SO Carrier-Grade Enhancement Points for R2

The below document proposes how SO should approach non-functional Carrier-Grade requirements and work with other ONAP components.

The slide pages 8-20 proposed SO Monitoring feature (rationale, requirements, proposed UIs, and high-level deign brainstorming).

SO Scalability Requirements

SO scalability will be supported by managing multiple SO instances by utilizing OOM.
- In OOM, the number of SO component instances will be configured to control the number of active SO instances.
  - Target scalability will be supported. The MariaDB instance number could be different from the rest of SO components.
- Each BPMN execution engine will be configured for a shared database, so the engine can be scaled promptly and ready to handle assignments.
SO endpoints will be registered to MSB for communication load-balancing.
SO run-time scalability handling
- SO will have multiple Camunda Execution engine instances which share the centralized data store.
  - The centralized data store will be replicated, and the replication will be transparent to other SO components.
- The individual execution engine instances do not maintain session state across transactions.
  - The complete state is flushed out to the shared database when a process instance is complete or waiting for events (e.g., asynchronous event, message, human task, etc.).
  - Or, asynchronous continuations can be used during the workflow design when it is necessary to control save points actively (by design) and flush out the process instance states to the database.
  - Once a process instance is passivated, another engine instance can pick up and execute the remaining process instance flows.
- Multiple SDC distribution client instances will be instantiated.
  - A SDC notification will be routed to (or picked up by) one of the SDC notification client instances. Then, the assigned client instance will:
    - query for templates/models from SDC.
    - parse the template/models and store in the Catalog DB.
  - Due to less frequent templates/models changes and SDC notification client activities, a small number (2) of SDC distribution client instances can be configured.
- Multiple API handler instances will be instantiated, and all of the instances are active (active-active).
  - The requests from VID, External API and UUI towards the API handler instances will be distributed/routed via load-balancing. MSB is expected to handle their load-balancing.
  - An assigned API handler instance will communicate with the orchestration execution engine and Data store in a scalable manner.
    - Communications (invoking BPMN execution) with the orchestration execution engine will be done through MSB, no direct connection with hard-coded endpoints.
    - For storing requests and select recipes, the API Handler will communicate with the Data store (Request DB, Service Catalog), which is replicated.
- Multiple Resource/Controller Adapters will be instantiated for active-active operations.
  - The communications between the BPMN/TOSCA resource recipes and the adapter instances will be load-balanced through MSB.
- External communications with other ONAP components such as DACE, OOF, A&AI, SDNC, etc. will be done through MSB/DMaaP in a scalable manner like the above communication requirements.
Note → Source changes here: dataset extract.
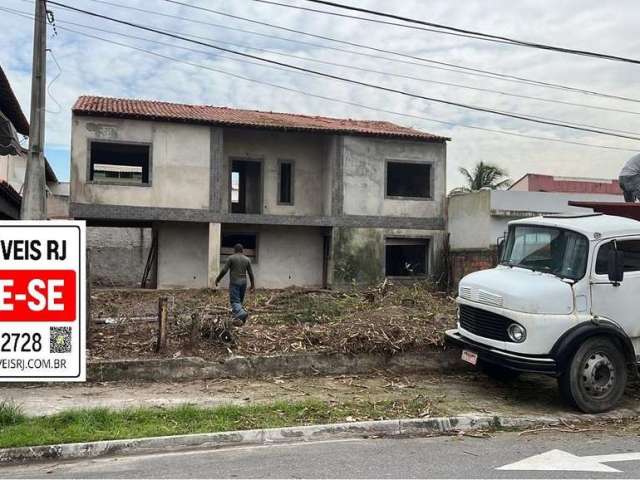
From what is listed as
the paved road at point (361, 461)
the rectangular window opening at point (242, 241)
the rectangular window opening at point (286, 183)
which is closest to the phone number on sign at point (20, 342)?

SO Resiliency / Auto Heal Requirements

SO resiliency / auto heal will be supported by utilizing OOM.
- In OOM, the number of SO component instances will be configured.
- SO component instances in different containers will be configured for fail-over.
- Each BPMN execution engine will be configured for a shared data store to make the engine instance stateless.
- OOM will detect failed SO components / containers and create new instances for substitution - cattle-based instantiation.
SO Resiliency / Auto Heal run-time handling
- When a microservice SO component in a container is down, the OOM will bring up another instance of component / container.
- SDC Distribution Client, API Handler, BPMN Execution and Adapters will be stateless for a quick fail-over.
  - Multiple instances of the SDC Distribution Client API Handler, BPMN Execution and Adapters will be instantiated for active-active HA.
- Fail-over components will pick up and finish the interrupted assignments.
  - In BPMN case, the engine will re-execute the interrupted workflows from the save points.
  - When an entire workflow was abandoned, the API Handler will retry the requests.
- The centralized data store components will be replicated to avoid single-point-failure.[question: can OOM handle Data Store replication configuration?]
  - Master-Slave data replication
  - by utilizing MUSIC (OOM and MUSIC integration is coming)
  - Service Catalog, Camunda DB and Request DB data will be replicated
- The individual execution engine instances do not maintain session state across transactions. This is also a key for reliability support.
  - The complete state will be flushed out to the shared database.
  - Asynchronous continuations will be used when it is necessary to control save points actively and flush out the process instance state. So, another process instance can pick up the remaining process instance flows.
- Retry handling
  - TBD

ARIA Orchestrator

ARIA Orchestrator is not addressed here because we are not sure about its location.
TBD

Note:

SO components are being refactored. Additional modules can be identified.